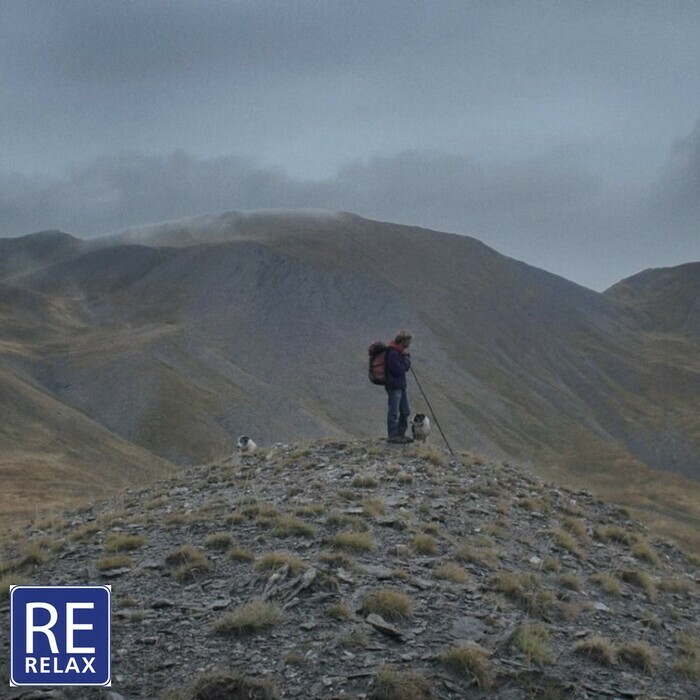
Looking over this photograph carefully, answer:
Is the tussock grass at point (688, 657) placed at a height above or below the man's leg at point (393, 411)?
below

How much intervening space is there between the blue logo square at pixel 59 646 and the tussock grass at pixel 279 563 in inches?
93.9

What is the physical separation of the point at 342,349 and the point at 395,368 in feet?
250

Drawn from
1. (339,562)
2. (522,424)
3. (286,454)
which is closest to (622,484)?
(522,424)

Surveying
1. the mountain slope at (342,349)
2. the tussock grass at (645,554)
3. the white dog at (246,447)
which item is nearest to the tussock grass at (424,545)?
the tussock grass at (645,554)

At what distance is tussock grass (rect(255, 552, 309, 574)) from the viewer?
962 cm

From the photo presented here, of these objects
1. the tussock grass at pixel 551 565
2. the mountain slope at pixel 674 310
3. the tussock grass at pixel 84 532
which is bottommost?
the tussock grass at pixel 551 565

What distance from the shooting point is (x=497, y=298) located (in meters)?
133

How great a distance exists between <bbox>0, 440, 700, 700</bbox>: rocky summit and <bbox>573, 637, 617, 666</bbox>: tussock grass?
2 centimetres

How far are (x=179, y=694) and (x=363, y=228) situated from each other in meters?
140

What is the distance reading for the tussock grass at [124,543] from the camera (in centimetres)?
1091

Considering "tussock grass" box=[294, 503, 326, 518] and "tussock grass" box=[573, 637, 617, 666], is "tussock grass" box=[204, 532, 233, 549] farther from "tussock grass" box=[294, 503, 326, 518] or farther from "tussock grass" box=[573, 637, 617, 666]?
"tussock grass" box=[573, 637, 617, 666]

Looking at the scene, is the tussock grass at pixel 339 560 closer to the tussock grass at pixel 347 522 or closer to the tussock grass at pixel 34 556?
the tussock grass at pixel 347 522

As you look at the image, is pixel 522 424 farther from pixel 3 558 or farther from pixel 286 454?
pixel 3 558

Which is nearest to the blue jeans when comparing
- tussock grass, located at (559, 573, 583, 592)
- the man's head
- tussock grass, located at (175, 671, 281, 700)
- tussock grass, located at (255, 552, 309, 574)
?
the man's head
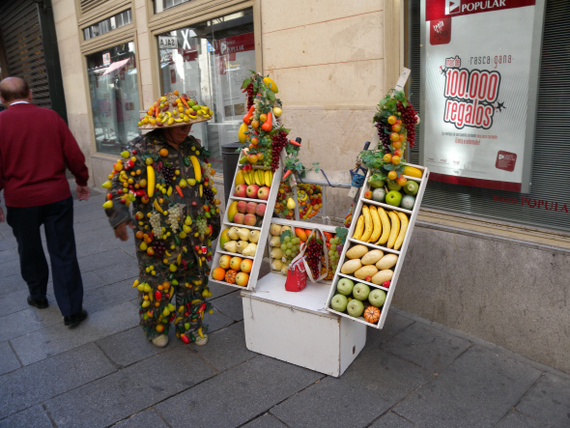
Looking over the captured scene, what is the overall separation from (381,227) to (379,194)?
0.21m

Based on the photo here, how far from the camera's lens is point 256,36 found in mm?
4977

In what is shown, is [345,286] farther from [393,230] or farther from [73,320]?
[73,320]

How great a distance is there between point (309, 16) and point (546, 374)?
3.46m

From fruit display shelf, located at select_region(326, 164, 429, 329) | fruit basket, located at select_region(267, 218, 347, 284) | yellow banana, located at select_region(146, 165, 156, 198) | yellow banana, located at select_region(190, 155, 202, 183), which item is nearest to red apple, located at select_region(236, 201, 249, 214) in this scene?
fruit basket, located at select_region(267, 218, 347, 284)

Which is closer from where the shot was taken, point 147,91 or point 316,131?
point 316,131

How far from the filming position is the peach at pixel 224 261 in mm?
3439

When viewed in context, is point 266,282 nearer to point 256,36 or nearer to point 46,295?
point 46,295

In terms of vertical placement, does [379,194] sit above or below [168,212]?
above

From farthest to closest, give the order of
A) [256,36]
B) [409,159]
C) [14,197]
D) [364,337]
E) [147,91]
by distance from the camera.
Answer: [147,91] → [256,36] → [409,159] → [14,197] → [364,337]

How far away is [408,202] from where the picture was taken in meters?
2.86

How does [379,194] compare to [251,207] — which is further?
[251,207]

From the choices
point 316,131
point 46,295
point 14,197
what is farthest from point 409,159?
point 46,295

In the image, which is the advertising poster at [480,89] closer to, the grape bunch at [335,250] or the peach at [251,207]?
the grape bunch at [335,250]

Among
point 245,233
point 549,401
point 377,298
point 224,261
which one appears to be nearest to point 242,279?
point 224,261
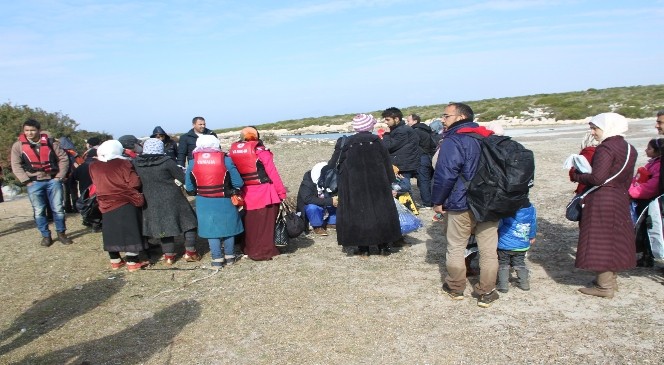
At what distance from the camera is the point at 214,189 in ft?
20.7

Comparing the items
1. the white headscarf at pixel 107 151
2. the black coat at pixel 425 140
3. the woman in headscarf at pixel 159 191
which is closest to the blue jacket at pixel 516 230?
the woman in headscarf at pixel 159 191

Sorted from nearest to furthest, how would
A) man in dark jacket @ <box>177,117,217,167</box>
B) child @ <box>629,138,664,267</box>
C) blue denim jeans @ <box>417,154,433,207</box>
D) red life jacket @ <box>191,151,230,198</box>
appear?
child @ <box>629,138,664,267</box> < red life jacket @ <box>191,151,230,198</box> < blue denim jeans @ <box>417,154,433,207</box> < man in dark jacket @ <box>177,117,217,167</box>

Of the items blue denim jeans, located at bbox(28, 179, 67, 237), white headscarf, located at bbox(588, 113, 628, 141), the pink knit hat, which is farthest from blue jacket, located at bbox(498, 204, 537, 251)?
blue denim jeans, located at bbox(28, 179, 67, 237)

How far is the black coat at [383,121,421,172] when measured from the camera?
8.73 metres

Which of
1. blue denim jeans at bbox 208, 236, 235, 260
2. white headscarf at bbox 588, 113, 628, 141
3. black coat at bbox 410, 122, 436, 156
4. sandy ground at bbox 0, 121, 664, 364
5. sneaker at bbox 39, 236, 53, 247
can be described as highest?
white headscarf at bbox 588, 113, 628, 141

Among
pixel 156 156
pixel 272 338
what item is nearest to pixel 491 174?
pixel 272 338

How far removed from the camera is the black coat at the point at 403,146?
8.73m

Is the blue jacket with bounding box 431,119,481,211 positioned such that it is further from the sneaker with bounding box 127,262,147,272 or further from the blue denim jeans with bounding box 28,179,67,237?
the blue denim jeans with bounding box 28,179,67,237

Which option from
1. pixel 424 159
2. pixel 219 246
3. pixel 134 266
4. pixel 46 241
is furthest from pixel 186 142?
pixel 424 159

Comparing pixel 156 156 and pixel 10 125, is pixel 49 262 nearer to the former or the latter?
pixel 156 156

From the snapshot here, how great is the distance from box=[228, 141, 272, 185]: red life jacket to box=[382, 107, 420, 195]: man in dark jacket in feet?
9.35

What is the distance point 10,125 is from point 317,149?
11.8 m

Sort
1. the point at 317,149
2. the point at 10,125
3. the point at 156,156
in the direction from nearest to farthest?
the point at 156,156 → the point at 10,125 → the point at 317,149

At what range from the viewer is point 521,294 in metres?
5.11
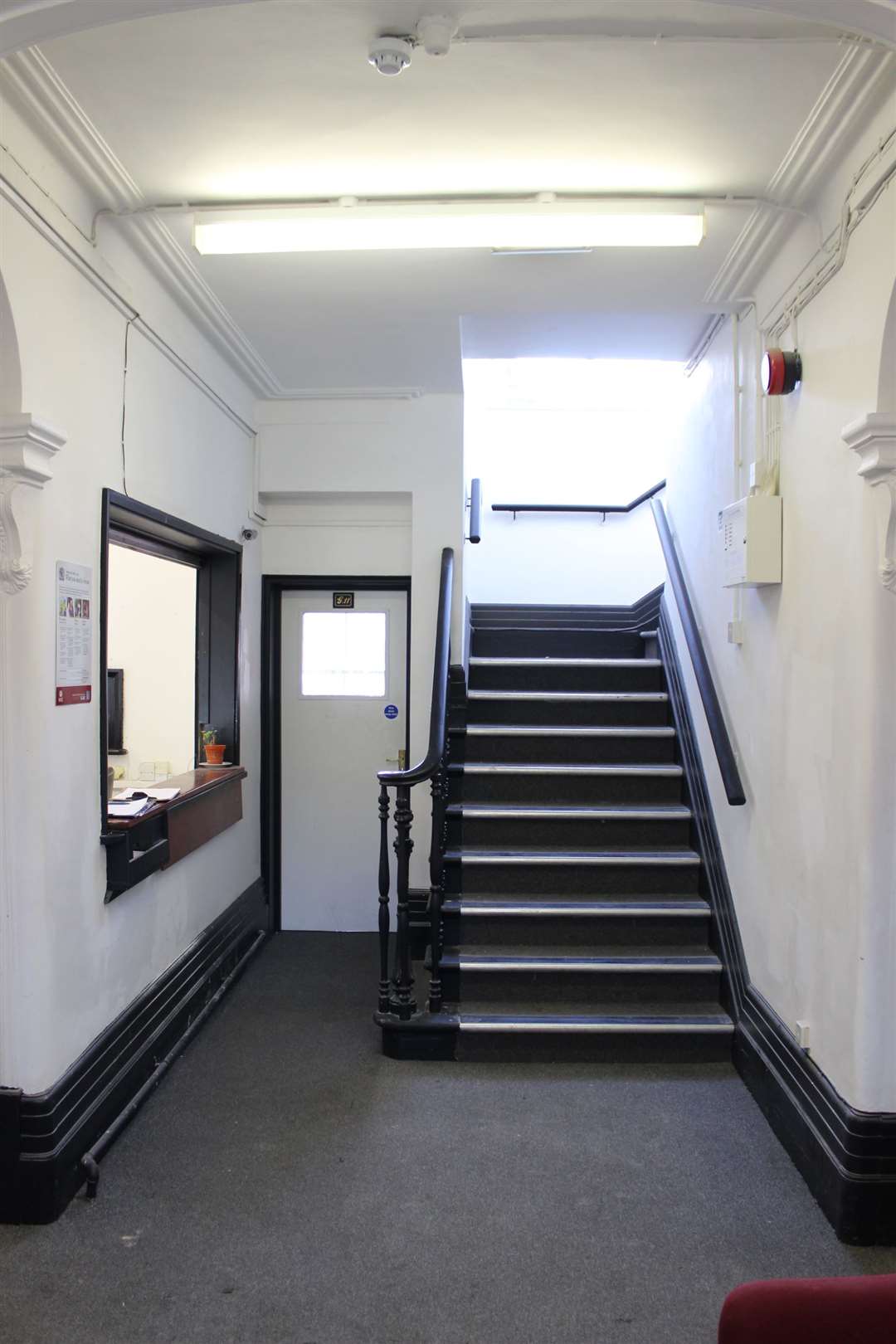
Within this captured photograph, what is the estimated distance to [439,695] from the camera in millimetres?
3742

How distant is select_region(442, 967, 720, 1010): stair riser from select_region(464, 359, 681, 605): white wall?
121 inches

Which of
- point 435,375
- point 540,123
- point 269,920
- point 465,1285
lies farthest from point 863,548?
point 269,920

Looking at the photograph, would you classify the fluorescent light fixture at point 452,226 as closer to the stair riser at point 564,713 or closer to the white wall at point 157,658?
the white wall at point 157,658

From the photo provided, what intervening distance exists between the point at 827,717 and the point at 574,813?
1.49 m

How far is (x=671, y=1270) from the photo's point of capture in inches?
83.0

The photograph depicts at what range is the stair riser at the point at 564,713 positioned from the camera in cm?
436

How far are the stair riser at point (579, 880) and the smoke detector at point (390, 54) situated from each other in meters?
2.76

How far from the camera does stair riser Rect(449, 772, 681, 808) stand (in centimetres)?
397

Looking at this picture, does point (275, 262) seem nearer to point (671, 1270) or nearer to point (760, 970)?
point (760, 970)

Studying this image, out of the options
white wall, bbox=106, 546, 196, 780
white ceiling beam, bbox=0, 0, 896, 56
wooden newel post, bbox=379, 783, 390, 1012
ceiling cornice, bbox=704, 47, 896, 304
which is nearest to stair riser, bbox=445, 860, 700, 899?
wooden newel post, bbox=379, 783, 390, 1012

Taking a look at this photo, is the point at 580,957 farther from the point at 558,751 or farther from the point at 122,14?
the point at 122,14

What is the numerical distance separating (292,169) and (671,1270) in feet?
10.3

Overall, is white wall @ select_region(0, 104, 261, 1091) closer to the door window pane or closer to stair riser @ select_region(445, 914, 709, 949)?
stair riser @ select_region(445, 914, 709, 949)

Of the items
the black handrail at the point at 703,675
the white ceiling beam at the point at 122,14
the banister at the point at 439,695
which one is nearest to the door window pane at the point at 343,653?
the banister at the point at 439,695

* [Your task] Repeat the entries word for word, from the line containing "What is the numerical" through the end of the entries, including both ends.

* [The solution]
What is the numerical distance separating (292,169) and (671,1270) in feet?
10.3

Overall, is white wall @ select_region(0, 104, 261, 1091) closer to the door window pane or closer to stair riser @ select_region(445, 914, 709, 949)?
stair riser @ select_region(445, 914, 709, 949)

Of the items
the black handrail at the point at 703,675
the white ceiling beam at the point at 122,14
the banister at the point at 439,695
which one is nearest to the door window pane at the point at 343,653?
the banister at the point at 439,695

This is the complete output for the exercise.